Pour approfondir l’étude, l’animateur/trice pose des questions de compréhension, en commençant par celles qui découlent directement de la reconstitution.
Intérêt et limites
- Elle permet à tous les participants, « routards de la Bible » ou novices, d’entrer dans le texte.
- Elle donne un regard neuf à ceux qui connaissent (trop) bien le texte.
- Elle peut être combinée avantageusement avec d’autres méthodes par exemple Actes 3.1-11, où la «reconstitution policière» peut être suivie par D’un verbe à l’autre.

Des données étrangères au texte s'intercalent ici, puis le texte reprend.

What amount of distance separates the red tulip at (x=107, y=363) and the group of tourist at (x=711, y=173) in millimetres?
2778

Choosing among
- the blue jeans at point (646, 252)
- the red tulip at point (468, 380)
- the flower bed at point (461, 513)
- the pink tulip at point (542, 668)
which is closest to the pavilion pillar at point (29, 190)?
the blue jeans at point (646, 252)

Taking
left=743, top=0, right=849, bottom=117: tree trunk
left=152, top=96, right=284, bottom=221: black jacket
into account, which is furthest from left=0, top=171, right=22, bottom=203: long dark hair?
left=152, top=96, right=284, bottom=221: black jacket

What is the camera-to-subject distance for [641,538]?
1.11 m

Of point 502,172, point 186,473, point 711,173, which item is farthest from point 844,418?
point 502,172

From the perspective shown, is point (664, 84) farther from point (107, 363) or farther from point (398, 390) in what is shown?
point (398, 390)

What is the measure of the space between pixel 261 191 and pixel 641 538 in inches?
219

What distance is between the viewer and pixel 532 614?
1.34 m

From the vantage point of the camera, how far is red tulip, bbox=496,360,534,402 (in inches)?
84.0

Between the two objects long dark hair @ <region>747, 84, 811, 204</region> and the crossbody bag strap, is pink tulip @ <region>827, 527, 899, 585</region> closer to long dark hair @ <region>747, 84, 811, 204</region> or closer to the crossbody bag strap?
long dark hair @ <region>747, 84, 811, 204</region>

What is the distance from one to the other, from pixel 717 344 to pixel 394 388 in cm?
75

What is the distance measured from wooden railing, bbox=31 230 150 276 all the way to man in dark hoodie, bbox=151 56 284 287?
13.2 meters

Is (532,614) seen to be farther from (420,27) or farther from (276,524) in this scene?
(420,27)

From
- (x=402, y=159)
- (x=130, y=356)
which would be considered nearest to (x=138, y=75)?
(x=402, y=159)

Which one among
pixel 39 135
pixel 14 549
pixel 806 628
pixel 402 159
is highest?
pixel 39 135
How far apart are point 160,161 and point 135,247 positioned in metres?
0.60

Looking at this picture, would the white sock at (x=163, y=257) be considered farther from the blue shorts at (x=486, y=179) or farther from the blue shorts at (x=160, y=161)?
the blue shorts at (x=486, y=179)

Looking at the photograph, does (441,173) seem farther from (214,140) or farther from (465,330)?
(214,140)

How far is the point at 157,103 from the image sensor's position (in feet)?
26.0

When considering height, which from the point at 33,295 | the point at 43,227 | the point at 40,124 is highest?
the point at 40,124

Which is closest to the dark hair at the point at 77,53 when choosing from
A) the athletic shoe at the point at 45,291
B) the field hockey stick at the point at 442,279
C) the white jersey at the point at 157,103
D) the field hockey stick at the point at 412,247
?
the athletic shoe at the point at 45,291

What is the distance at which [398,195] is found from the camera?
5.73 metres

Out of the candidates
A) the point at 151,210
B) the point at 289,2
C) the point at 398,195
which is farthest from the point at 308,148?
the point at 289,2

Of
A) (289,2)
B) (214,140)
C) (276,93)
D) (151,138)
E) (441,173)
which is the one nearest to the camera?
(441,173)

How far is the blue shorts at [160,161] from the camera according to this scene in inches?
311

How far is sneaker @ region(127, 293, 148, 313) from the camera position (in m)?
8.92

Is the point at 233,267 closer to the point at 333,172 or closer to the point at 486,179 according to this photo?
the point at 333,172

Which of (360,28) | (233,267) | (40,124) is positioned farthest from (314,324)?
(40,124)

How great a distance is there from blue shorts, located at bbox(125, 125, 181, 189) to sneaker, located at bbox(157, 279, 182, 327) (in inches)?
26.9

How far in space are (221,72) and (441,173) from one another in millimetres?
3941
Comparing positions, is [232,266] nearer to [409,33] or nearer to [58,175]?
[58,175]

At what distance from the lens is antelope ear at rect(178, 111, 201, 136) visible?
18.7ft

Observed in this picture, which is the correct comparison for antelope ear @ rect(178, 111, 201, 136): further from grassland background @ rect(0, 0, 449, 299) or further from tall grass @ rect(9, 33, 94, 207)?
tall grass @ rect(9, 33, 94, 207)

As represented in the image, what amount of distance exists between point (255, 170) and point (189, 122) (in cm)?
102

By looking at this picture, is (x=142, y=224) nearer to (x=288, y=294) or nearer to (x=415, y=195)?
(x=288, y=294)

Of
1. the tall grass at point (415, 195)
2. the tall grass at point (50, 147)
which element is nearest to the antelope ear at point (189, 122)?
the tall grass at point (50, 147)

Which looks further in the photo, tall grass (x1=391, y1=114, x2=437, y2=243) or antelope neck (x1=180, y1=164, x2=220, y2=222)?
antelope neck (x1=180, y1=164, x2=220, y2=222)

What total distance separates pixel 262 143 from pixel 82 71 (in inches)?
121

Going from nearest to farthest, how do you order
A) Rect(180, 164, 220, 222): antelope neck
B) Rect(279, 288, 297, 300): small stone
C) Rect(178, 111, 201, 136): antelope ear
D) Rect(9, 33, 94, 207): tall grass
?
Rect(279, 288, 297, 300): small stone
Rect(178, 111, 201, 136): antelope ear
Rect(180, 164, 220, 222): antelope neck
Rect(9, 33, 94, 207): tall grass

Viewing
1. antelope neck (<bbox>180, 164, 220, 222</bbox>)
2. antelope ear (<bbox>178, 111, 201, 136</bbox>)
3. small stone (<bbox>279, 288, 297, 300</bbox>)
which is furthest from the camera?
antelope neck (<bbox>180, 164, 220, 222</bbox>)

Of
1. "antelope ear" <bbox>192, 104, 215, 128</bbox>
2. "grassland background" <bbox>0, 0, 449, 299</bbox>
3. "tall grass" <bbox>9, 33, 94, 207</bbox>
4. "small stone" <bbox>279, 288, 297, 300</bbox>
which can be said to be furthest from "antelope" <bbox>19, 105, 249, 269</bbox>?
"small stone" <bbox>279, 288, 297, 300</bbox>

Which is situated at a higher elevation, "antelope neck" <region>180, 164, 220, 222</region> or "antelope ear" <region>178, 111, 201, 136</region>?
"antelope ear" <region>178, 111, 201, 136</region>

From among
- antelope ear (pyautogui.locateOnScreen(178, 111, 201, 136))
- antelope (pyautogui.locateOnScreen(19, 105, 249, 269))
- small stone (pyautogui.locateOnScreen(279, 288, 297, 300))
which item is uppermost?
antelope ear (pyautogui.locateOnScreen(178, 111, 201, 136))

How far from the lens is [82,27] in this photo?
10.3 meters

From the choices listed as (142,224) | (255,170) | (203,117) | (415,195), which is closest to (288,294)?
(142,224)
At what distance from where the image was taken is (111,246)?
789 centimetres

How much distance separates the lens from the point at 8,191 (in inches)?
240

- Cette méthode convient uniquement à des textes narratifs (récits)
De nous à vous
- Souvent l’intérêt de cette méthode est dans les discussions qu’elle suscite entre participants !
- Ces discussions permettent de mettre au clair certains aspects du texte et/ou éventuellement des différences d’interprétations entre les participants.
- L’animateur/trice doit avoir travaillé sérieusement le texte préalablement et très bien le connaître.
- Lors de la reconstitution, l’animateur/trice peut être aidé/e par d’autres membres du groupe.